> _Source passage_:
==*==

My roundabout point is that the economists working with The Wall Street Journal inhabit a different world than “the public.” Most of them work for large financial institutions, including Morgan Stanley, BofA Merrill Lynch, Goldman Sachs, J.P. Morgan, Deutsche Bank, Moody’s, Barclays Capital, Wells Fargo, and Credit Suisse. Why would anyone compare the opinions of this group to Joe Q. Public?
I looked closely at several of the quantitative answers provided by the economists and compared those to the key qualitative response to the question “During the next twelve months, do you think that the nation’s economy will get better, get worse, or stay about the same?” As reported, the qualitative answer was 64% better, 9% worse, 26% stay about the same.
As noted above the journalist Phil Izzo explained, “The difference may depend on the definition of ‘better.'” Apparently it’s not just GDP, as 40% of the economists believe that it will be smaller at the end of 2011 than at the end of this year (9% think it will be the same). Perhaps it’s unemployment, where all but one economist sees the percentage dropping by end of next year (although from a bleak 9.4% to a less-bleak 8.6%). Nearly 6 out of 10 see consumer prices rising, not generally a good thing. All but one of the 44 who ventured to predict housing prices sees an increase next year; the one who thinks they’ll hold steady next year believes the improvement will happen this. Economists and homeowners can crack a half-smile; renters (a third of the population) a frown. Still the predicted improvement is less than 2% for prices that, according to the latest S&P/Case-Shiller Home Price Indices report, are currently running at 2003 levels.

==*==

> _Supplied data_:
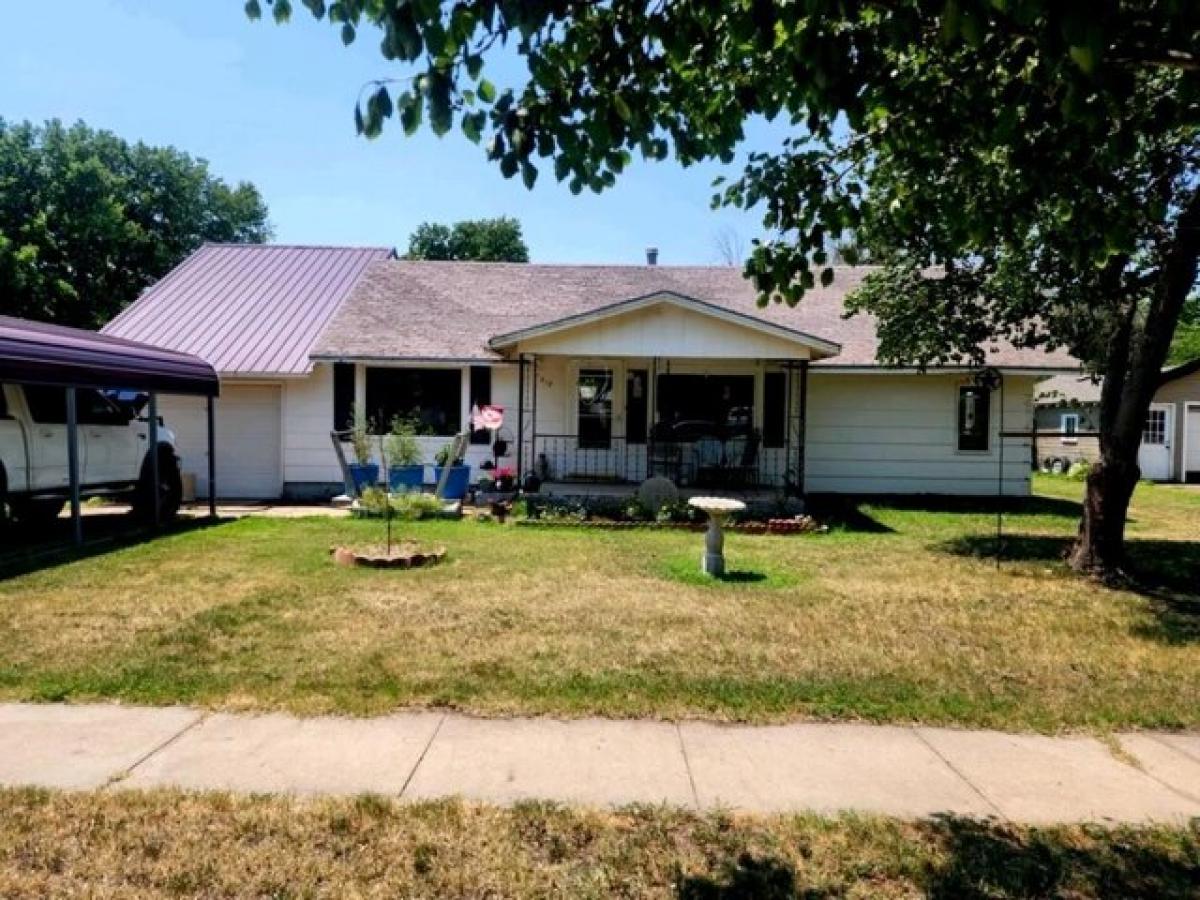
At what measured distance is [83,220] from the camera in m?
32.7

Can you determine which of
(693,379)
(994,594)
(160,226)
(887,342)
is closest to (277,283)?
(693,379)

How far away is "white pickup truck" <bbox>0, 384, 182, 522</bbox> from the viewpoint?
32.8 feet

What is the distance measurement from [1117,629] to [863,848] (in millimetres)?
5071

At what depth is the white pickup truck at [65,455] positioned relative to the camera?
393 inches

==*==

> _Complete the following_:
• 1. In the passage on the economists' forecasts, what share of the economists expected the nation's economy to get worse during the next twelve months?
• 2. Name every economic measure for which the passage on the economists' forecasts reports their predictions for next year.

> _Task-by-task outputs_:
• 1. 9%

• 2. GDP, unemployment, consumer prices, housing prices